• **TEXT FOR ANALYSIS**:
Segment Open

What do Americans do most with their money? Make mistakes, apparently.
That’s according to the annual raft of January surveys that attempt to define and make sense of the nation’s consumer behavior over the previous 12 months. When it comes to financial literacy, the picture is grim: According to a Credit Karma survey, 76% of people polled said they had committed at least one faux pas with their funds in 2022 and 35% admitted they had adopted a new bad money habit. In 2022, 66% respondents claimed it would be the year they would become become financially stable, according to a poll by Slickdeals, but only 53% have the same expectations for 2023.
“None of this should come as a surprise,” said John Grace, owner and president of Investors Advantage in Westlake Village, a financial advisory firm he has run for the past 44 years. Good financial thinking “is one of the things we don’t teach,” Grace said. “We show everyone how to get credit, how to buy things online, how to spend, baby, spend, right? But we’re not taught about how to manage money.”
That’s certainly the case for the five people below who opened up about major financial mistakes they’ve made in their lives. Their errors are the kind many Americans can relate to: buying expensive cars before building good credit; staying loyal to a stockbroker who no longer gave good advice; spending carelessly to fulfill an emotional need. The good news: After figuring out what they were doing wrong, they learned valuable lessons about straightening out their finances.

Segment Closed

• **EXERCISE DATA**:

Segment Open

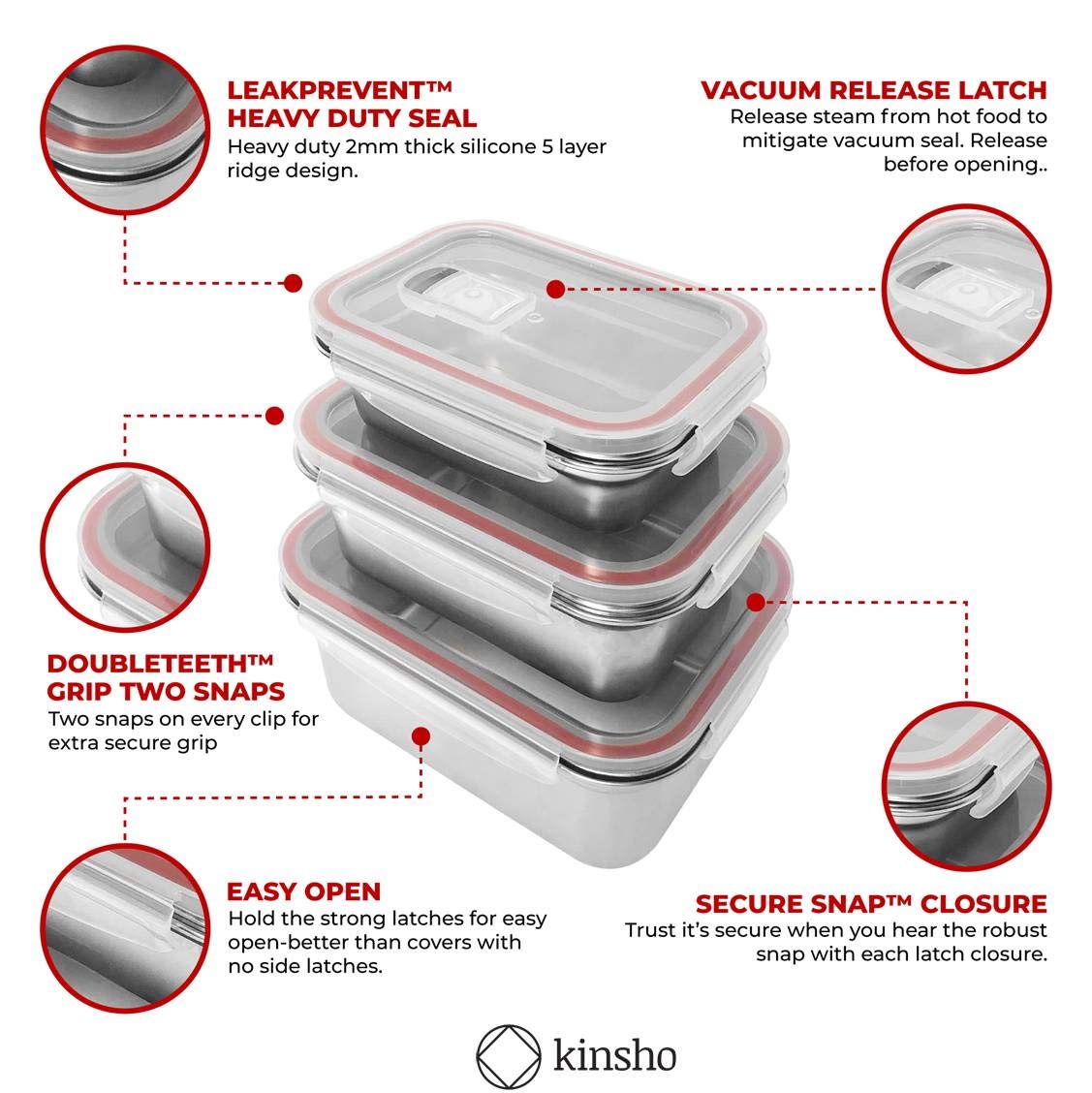 LEAKPREVENT™
HEAVY DUTY SEAL
Heavy duty 2mm thick silicone 5 layer ridge design.

VACUUM RELEASE LATCH
Release steam from hot food to mitigate vacuum seal. Release before opening..

DOUBLETEETH™
GRIP TWO SNAPS
Two snaps on every clip for extra secure grip

EASY OPEN
Hold the strong latches for easy open-better than covers with no side latches.

SECURE SNAP™ CLOSURE
Trust it's secure when you hear the robust snap with each latch closure.

kinsho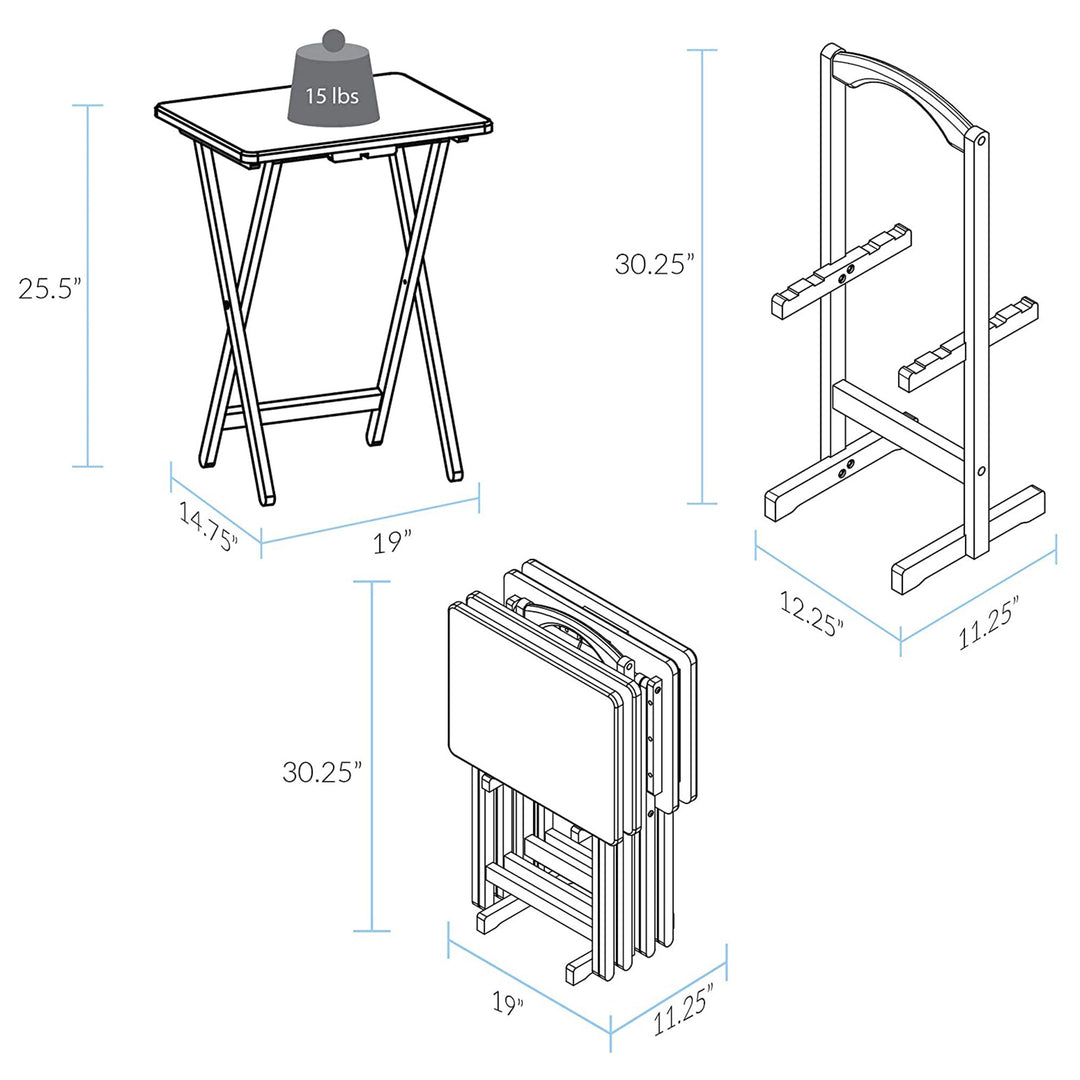 15 lbs

25.5”

14.75”

19”

30.25”

12.25”

11.25”

30.25”

19”

11.25”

Segment Closed

From the text about Americans' money mistakes, list every percentage it reports, and say in a few words what each one measures.

- 76%: people polled by Credit Karma who said they had committed at least one faux pas with their funds in 2022
- 35%: people in that survey who admitted they had adopted a new bad money habit
- 66%: respondents in a Slickdeals poll who claimed 2022 would be the year they became financially stable
- 53%: those with the same expectations for 2023